Dobromir Sośnierz znów wywołał skandal. W programie „Woronicza 17” na antenie TVP Info nie gryzł się w język. Posłankę Lewicy Annę Marię Żukowską określił mianem „prymitywnej i głupiej”.
W prowadzonym przez Michała Rachonia programie „Woronicza 17” na antenie TVP Info znów nie zabrakło emocji. Jednym z poruszanych tematów był wątek zoofilskich zdjęć, które pojawiły się podczas konferencji prasowej ministrów Mariusza Kamińskiego i Mariusza Błaszczaka. W tej sprawie doszło do ostrej wymiany zdań między posłanką Lewicy Anną Marią Żukowską a posłem Konfederacji Dobromirem Sośnierzem.
Zdaniem posłanki, takie kadry, jakie pojawiły się podczas konferencji prasowej, nie powinny być publicznie pokazywane. „Ja uważam, że każdy ma prawo wiedzieć, ale nie musimy na to patrzeć” – stwierdziła. Gdy Dobromir Sośnierz odpowiedział jej, by „nie patrzyła”, ta przypomniała głośne zdjęcie Sośnierza, gdy ten łapie pomnik syrenki za pierś. „Ja wiem, że pan z syrenką by też spróbował” – powiedziała, na co poseł oparł: „Pani jest prymitywna i głupia, naprawdę”.
◆ ◆ ◆ ◆ ◆
- **Treść zadania 1**
Jak według tekstu o sporze w programie „Woronicza 17” posłanka Żukowska uzasadniła swoje zdanie, że takich kadrów nie powinno się pokazywać publicznie?
- **Treść zadania 2**
Wypisz bez zmian fragment tekstu o sporze w programie „Woronicza 17” od słów „W prowadzonym przez” aż po słowa „Konfederacji Dobromirem Sośnierzem.”.

Wiersze zbioru danych
◆ ◆ ◆ ◆ ◆
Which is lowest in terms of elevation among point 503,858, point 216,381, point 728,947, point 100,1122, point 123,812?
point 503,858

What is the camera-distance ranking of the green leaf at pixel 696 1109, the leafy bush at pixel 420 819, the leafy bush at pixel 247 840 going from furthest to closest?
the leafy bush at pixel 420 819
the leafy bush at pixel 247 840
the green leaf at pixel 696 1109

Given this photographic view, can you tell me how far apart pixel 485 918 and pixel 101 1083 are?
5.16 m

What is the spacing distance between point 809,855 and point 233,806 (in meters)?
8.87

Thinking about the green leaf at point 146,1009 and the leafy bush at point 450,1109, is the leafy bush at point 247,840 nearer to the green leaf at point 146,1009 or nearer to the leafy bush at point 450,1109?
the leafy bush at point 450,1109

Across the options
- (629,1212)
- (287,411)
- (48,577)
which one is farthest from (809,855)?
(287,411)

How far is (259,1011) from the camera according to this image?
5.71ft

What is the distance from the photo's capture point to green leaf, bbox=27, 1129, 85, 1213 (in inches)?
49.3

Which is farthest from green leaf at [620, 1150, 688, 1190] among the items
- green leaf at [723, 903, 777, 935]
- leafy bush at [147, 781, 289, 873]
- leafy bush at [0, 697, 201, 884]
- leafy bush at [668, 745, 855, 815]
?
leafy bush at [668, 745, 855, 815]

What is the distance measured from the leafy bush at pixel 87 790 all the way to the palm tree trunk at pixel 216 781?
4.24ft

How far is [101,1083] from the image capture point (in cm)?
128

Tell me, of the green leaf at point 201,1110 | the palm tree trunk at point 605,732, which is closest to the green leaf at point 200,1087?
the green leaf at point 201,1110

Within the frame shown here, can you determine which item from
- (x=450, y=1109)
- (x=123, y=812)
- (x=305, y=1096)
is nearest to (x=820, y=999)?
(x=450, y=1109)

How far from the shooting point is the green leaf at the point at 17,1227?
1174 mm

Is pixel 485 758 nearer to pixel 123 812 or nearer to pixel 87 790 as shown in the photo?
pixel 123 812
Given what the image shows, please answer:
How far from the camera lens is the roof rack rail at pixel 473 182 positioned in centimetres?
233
◆ ◆ ◆ ◆ ◆
- **Odpowiedź 1**
Uzasadniła to tym, że każdy ma prawo wiedzieć, ale nie musimy na to patrzeć.

- **Odpowiedź 2**
W prowadzonym przez Michała Rachonia programie „Woronicza 17” na antenie TVP Info znów nie zabrakło emocji. Jednym z poruszanych tematów był wątek zoofilskich zdjęć, które pojawiły się podczas konferencji prasowej ministrów Mariusza Kamińskiego i Mariusza Błaszczaka. W tej sprawie doszło do ostrej wymiany zdań między posłanką Lewicy Anną Marią Żukowską a posłem Konfederacji Dobromirem Sośnierzem.